Communicating when your audience isn’t listeningby Paul Cheal


© AdobeStock /momius 

The latest ME Bank Financial Comfort Report https://www.mebank.com.au/news/household-financial-comfort-report/ has reinforced that the majority of Australian households are feeling financial discomfort.

It is a troubling indicator, that after 27 years of uninterrupted economic growth, Australian households are feeling strapped for cash and are increasingly dipping into savings to get by.

Last month, I presented at the AIST Member Experience Ideas Exchange http://www.aist.asn.au/ideas-exchange-member-experience/2018-presentations.aspx  on how Super Funds need to tailor their communication in this environment where many members are feeling worse off and are switching off.

I framed this discussion on creating effective communications within three core concepts:
  • Be innovative: give your audience, your members, something new or different.
  • Be inspiring: Engage members by being memorable, passionate, inspiring and authentic.
  • Be integrated: Consider all touch points you have with members and then use a range of channels to maximise and personalise your interaction with the member.
As my colleague Guy McKanna wrote in our last blog post – Put the R back in PR http://www.honner.com.au/news-and-insights/news/putting-the-r(s)-back-in-pr – when it comes to corporate communications it is important we are consumer-centric and tap into what drives us individually in terms of hopes, dreams, desires and wants.

This is especially important for Superannuation funds where a key issue remains member engagement.

For the vast majority of individuals, superannuation is in the distant future, it is vague and many don’t necessarily see the benefit of being engaged today for an outcome two, three or four decades away.
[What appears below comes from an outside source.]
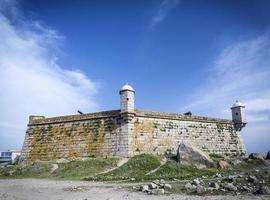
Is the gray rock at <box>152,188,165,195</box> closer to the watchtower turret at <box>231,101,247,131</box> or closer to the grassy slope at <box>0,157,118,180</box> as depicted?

From a communications perspective, the key challenge with Superannuation is that it seems so big and difficult that it gets placed in the too hard basket and left for another day.

And the problem for us as communicators is that research shows, if we bombard people with messages on issues that are too large to surmount, they will inadvertently or subconsciously down play, tune out or shut down and will not be receptive to what we are saying.

I compare the issue of engagement in Superannuation to the hot topic of recent times – climate change. At one end of the spectrum there are those that are passionate about the harm global warming is doing to the planet; at the other end of the spectrum there are climate deniers. Somewhere in between is the vast (silent) majority who broadly ignore or shut out the issue as they think it is too big an issue that “I can’t do anything about”.

Superannuation in many ways is quite similar. People don’t think engagement in the issue today will make a difference so they just switch off and ignore. However, findings in the recently released interim report into Superannuation by the Productivity Commission http://www.pc.gov.au/inquiries/current/superannuation/assessment/draft showed that engagement and choice does matter.

So, it is important that communications cut through this disengagement because the reality is if, as the ME research showed, members are experiencing financial discomfort, if they are struggling with financial literacy, if they are less trusting; then they need to educate themselves so they are better equipped to manage the long term concept of super (and investing).